Here’s one more tip: hire a contractor who knows how build user interfaces, and give them a month to just go over the line up and layout of all the various screens, and do mock ups for the refactoring of some of the more braindead wizard dialogs. The next build will just pick up the new layours, and the developers can then recode the wizards at a later date, based on the mock ups.
Having said that, here’s a couple of the changes in the most recent version of MYOB:
- You can now record leave information when you process the payroll. Well, they don’t say that you can only do that if you’re paying by the hour, not a salary.
- New tax table validity tests. In other words, when MYOB supply you with new tax tables, they now validate that data to make sure its valid. Umm… I’d probably want it fixed at the source, but maybe that’s just me.
I’m still seeking an adequate replacement for MYOB, preferably for the Mac, but I’ll survive with a Windows application if the developers are professionals. If you know of such a replacement, then please let me know.
This is just a mini rant about MYOB. I hate MYOB. I hate it with a passion.
I remember seeing a demo of the original version of MYOB back in the late 1980s at the Apple Users’ Group in Sydney. I remember clearly the guy saying that he’d written it himself, although a quick refresher course on Wikipedia seems to suggest otherwise. Being a hard core Apple IIer at the time, my mates and I thought strange name, but its still Mac shit as we rather affectionately called it.
I didn’t realise that 20 years later I’d be using it myself. My first mistake was actually choosing MYOB to do my accounts. I was thinking that its been around a long time, so its probably the Microsoft Word of the accounting world. Wrong. My second mistake was buying the Windows version, assuming that the Windows version would be better than the Mac version, due to how many Windows MYOB users are out there. Wrong again.
MYOB has been around for around 20 years now, yet the user interface (of the Windows version) is almost unusable. I’ve been struggling with it for four years now, and every six months when an update comes out I think to myself “ahh, this will be the update where they refactor the UI”.

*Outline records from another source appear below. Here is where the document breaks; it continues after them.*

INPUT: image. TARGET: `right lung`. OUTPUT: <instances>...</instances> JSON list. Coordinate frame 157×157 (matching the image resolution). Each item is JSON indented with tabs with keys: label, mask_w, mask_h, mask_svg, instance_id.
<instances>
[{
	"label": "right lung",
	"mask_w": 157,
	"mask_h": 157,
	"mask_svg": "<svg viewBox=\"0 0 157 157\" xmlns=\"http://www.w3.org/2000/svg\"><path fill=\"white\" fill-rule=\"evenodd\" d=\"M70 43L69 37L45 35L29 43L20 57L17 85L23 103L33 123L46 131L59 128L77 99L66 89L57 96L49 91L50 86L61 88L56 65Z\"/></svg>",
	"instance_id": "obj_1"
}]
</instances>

For those who don’t use MYOB, here’s a few of the stupid braindead things that it does. The developers should be ashamed of themselves letting a bad quality interface like this out the door.
- You cannot open more than one transaction at a time. I can’t remember invoice details off the top of my head, so I just copy the information from the previous invoice. Things like the item title, the purchase order number, and regular monthly invoice totals that never change. In MYOB you cannot open an old one and edit a new one at the same time. It’s impossible. You have to open the old one, write the details down on paper, then close that and create a new transaction, and hand enter what’s written on the paper. Unbelievable. There is absolutely no reason why I shouldn’t be able to do this.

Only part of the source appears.